STATED TASK =
Copy out the entries below word for word, omitting the pictures.
**** EXTRACTED INFORMATION
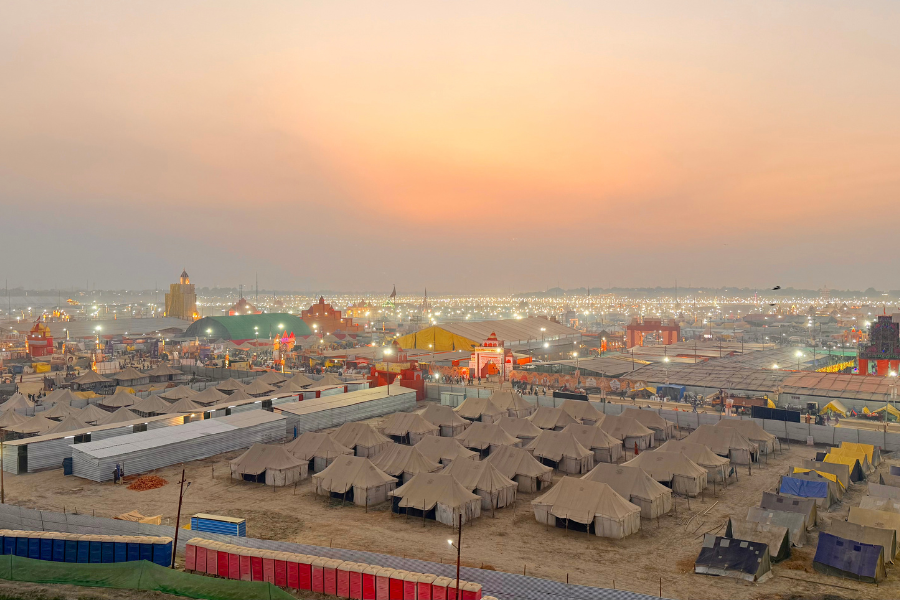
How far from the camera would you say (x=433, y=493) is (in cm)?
2389

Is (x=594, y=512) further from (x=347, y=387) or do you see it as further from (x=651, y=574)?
(x=347, y=387)

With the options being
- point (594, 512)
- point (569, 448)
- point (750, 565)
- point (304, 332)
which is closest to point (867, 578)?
point (750, 565)

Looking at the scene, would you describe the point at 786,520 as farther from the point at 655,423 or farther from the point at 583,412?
the point at 583,412

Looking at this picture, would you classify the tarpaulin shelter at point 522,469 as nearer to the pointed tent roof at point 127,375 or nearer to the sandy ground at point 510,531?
the sandy ground at point 510,531

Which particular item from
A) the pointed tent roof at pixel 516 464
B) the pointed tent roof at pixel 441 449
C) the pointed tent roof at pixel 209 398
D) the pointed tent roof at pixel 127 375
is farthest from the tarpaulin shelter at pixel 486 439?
the pointed tent roof at pixel 127 375

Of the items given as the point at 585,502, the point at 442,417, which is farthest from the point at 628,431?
the point at 585,502

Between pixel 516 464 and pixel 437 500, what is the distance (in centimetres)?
572

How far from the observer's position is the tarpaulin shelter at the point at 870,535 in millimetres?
19062

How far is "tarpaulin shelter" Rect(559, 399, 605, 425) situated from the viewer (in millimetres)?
39625

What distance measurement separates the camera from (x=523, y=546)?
21250 mm

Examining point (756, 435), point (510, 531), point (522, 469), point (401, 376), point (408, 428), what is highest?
point (401, 376)

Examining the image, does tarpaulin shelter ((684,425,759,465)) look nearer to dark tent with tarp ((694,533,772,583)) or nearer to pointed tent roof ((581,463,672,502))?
pointed tent roof ((581,463,672,502))

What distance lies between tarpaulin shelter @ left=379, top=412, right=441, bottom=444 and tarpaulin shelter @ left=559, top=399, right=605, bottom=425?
892 cm

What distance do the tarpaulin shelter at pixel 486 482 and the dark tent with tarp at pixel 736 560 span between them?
27.1ft
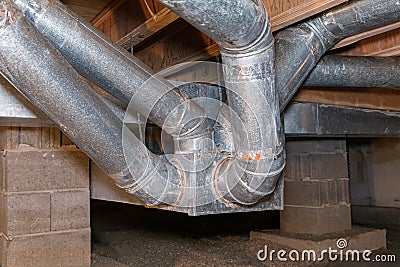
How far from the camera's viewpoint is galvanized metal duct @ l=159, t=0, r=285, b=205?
0.89m

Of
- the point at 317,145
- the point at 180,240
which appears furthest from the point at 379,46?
the point at 180,240

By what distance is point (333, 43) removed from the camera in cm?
140

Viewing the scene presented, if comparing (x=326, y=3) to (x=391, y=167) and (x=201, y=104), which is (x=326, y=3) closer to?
(x=201, y=104)

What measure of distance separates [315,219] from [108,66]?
2.34m

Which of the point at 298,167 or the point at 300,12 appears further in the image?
the point at 298,167

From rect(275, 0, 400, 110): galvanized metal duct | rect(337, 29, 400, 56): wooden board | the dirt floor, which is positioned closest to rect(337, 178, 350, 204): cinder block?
the dirt floor

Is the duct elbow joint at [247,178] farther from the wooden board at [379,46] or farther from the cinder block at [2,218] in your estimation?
the cinder block at [2,218]

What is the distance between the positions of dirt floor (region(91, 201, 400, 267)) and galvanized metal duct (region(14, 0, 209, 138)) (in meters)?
1.60

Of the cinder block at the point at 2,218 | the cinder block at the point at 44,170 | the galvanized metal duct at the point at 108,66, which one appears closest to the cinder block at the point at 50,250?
the cinder block at the point at 2,218

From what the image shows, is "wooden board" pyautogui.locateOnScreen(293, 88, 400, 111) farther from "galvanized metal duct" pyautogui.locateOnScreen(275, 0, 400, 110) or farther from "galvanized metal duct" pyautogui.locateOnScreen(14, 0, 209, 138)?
"galvanized metal duct" pyautogui.locateOnScreen(14, 0, 209, 138)

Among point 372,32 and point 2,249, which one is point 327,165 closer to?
point 372,32

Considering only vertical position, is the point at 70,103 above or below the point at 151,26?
below

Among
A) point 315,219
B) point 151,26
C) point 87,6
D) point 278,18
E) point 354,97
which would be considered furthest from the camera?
point 315,219

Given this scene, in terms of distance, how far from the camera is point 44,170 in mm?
2324
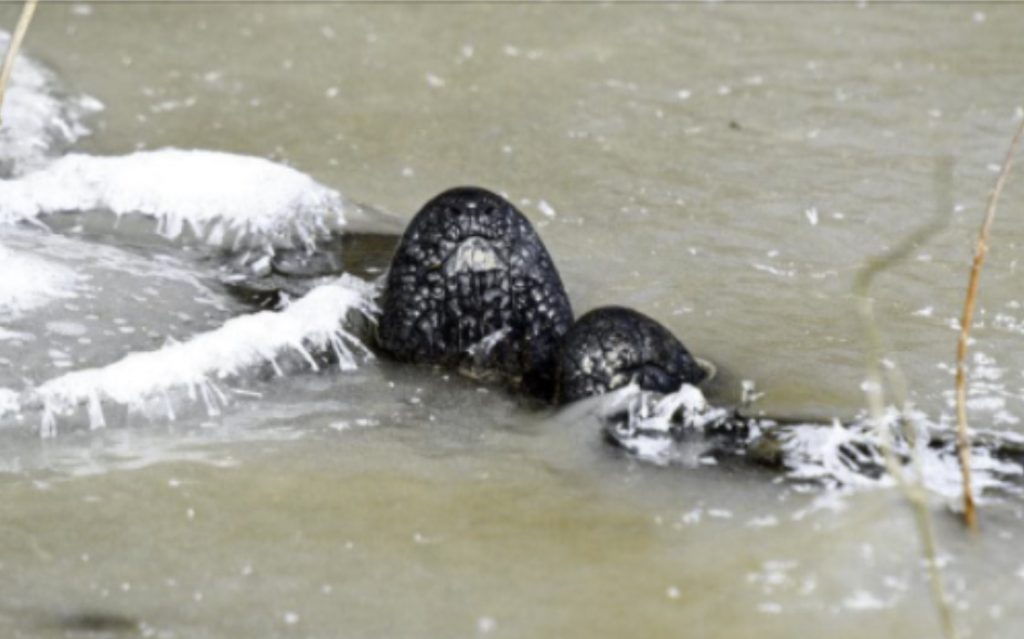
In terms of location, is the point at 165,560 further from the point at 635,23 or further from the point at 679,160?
the point at 635,23

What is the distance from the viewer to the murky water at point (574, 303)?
9.19 ft

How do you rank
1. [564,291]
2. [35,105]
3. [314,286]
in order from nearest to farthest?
[564,291]
[314,286]
[35,105]

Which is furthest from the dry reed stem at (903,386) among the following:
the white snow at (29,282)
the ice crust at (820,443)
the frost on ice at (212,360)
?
the white snow at (29,282)

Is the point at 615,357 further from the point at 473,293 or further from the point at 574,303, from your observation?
the point at 574,303

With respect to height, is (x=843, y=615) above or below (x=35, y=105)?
below

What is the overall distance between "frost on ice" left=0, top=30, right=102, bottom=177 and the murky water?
96 mm

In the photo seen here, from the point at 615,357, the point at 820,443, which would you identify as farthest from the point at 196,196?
the point at 820,443

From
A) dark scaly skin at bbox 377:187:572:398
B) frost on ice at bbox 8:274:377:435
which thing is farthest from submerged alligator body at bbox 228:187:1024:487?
frost on ice at bbox 8:274:377:435

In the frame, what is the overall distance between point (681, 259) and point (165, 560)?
74.6 inches

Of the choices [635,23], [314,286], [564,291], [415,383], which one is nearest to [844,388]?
[564,291]

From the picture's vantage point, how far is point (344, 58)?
238 inches

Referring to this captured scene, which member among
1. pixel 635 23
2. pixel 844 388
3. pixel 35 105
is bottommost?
pixel 844 388

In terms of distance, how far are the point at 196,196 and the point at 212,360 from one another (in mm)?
995

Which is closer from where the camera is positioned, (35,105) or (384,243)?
(384,243)
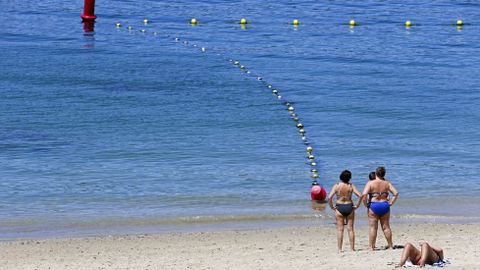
********
SOLUTION TO THIS TASK =
How far from the camera would you say (x=433, y=493) is (in cm)?
2389

Is (x=594, y=512) further from (x=347, y=387) or do you see it as further from (x=651, y=574)?
(x=347, y=387)

With the options being
- point (594, 512)
- point (569, 448)
- point (750, 565)
- point (304, 332)
which is closest to point (867, 578)?
point (750, 565)

Looking at the scene, would you describe the point at 786,520 as farther from the point at 655,423 or farther from the point at 583,412?
the point at 583,412

Looking at this picture, would you classify the tarpaulin shelter at point 522,469 as nearer to the pointed tent roof at point 127,375 or nearer to the sandy ground at point 510,531?
the sandy ground at point 510,531

Which particular item from
A) the pointed tent roof at pixel 516 464
B) the pointed tent roof at pixel 441 449
C) the pointed tent roof at pixel 209 398
D) the pointed tent roof at pixel 127 375
is farthest from the tarpaulin shelter at pixel 486 439?
the pointed tent roof at pixel 127 375

Of the items given as the point at 585,502, the point at 442,417, which is farthest from the point at 628,431?
the point at 585,502

Between pixel 516 464 and pixel 437 500, what is the distance (in centimetres)?
572

How far from the observer's position is the tarpaulin shelter at the point at 870,535 in millimetres?
19062

How far is "tarpaulin shelter" Rect(559, 399, 605, 425) situated from the viewer (in millimetres)?
39625

What distance measurement separates the camera from (x=523, y=546)?
21250 mm

Examining point (756, 435), point (510, 531), point (522, 469), point (401, 376), point (408, 428), what is highest?
point (401, 376)

Examining the image, does tarpaulin shelter ((684,425,759,465)) look nearer to dark tent with tarp ((694,533,772,583)) or nearer to pointed tent roof ((581,463,672,502))?
pointed tent roof ((581,463,672,502))

What distance lies between tarpaulin shelter @ left=379, top=412, right=441, bottom=444 and tarpaulin shelter @ left=559, top=399, right=605, bottom=425?
892 cm

What distance do the tarpaulin shelter at pixel 486 482 and the dark tent with tarp at pixel 736 560 span between them?
27.1ft
How far from the camera's viewpoint is galvanized metal duct @ l=159, t=0, r=285, b=205?
0.89m

Of
- the point at 317,145
- the point at 180,240
which appears furthest from the point at 379,46?
the point at 180,240

By what distance is point (333, 43) removed from the camera in cm?
140

Viewing the scene presented, if comparing (x=326, y=3) to (x=391, y=167) and (x=201, y=104), which is (x=326, y=3) closer to?
(x=201, y=104)

What measure of distance separates [315,219] from [108,66]?
2.34m

Which of the point at 298,167 or the point at 300,12 appears further in the image?
the point at 298,167

From rect(275, 0, 400, 110): galvanized metal duct | rect(337, 29, 400, 56): wooden board | the dirt floor, which is positioned closest to rect(337, 178, 350, 204): cinder block?
the dirt floor

Is the duct elbow joint at [247,178] farther from the wooden board at [379,46] or farther from the cinder block at [2,218] in your estimation?
the cinder block at [2,218]

What is the distance between the positions of dirt floor (region(91, 201, 400, 267)) and galvanized metal duct (region(14, 0, 209, 138)) (in meters)?
1.60

Of the cinder block at the point at 2,218 | the cinder block at the point at 44,170 | the galvanized metal duct at the point at 108,66, which one appears closest to the cinder block at the point at 50,250?
the cinder block at the point at 2,218

From what the image shows, is "wooden board" pyautogui.locateOnScreen(293, 88, 400, 111) farther from "galvanized metal duct" pyautogui.locateOnScreen(275, 0, 400, 110) or farther from "galvanized metal duct" pyautogui.locateOnScreen(14, 0, 209, 138)?
"galvanized metal duct" pyautogui.locateOnScreen(14, 0, 209, 138)

Among point 372,32 and point 2,249, which one is point 327,165 closer to?
point 372,32

Considering only vertical position, is the point at 70,103 above or below the point at 151,26?
below

Among
A) point 315,219
B) point 151,26
C) point 87,6
D) point 278,18
E) point 354,97
which would be considered furthest from the camera?
point 315,219

Given this scene, in terms of distance, how far from the camera is point 44,170 in mm?
2324
In terms of location, is the point at 165,560 further from the point at 635,23 or further from the point at 679,160?
the point at 635,23

What is the distance from the viewer to the murky water at point (574, 303)?
9.19 ft

How do you rank
1. [564,291]
2. [35,105]
3. [314,286]
in order from nearest to farthest?
[564,291]
[314,286]
[35,105]

Which is furthest from the dry reed stem at (903,386) among the following:
the white snow at (29,282)
the ice crust at (820,443)
the frost on ice at (212,360)
?
the white snow at (29,282)

Is the point at 615,357 further from the point at 473,293 or further from the point at 574,303, from your observation?
the point at 574,303

With respect to height, is (x=843, y=615) above or below (x=35, y=105)?
below

What is the overall distance between "frost on ice" left=0, top=30, right=102, bottom=177 and the murky water?
96 mm

In the photo seen here, from the point at 615,357, the point at 820,443, which would you identify as farthest from the point at 196,196?
the point at 820,443

From
A) dark scaly skin at bbox 377:187:572:398
B) frost on ice at bbox 8:274:377:435
which thing is farthest from submerged alligator body at bbox 228:187:1024:487?
frost on ice at bbox 8:274:377:435

In the frame, what is the overall distance between point (681, 259) and point (165, 560)?
74.6 inches

Of the choices [635,23], [314,286], [564,291], [415,383], which one is nearest to [844,388]?
[564,291]

From the picture's vantage point, how far is point (344, 58)?
238 inches

Referring to this captured scene, which member among
1. pixel 635 23
2. pixel 844 388
3. pixel 35 105
is bottommost?
pixel 844 388

In terms of distance, how far are the point at 196,196 and the point at 212,360 from one another (in mm)?
995

Which is closer from where the camera is positioned, (35,105) or (384,243)?
(384,243)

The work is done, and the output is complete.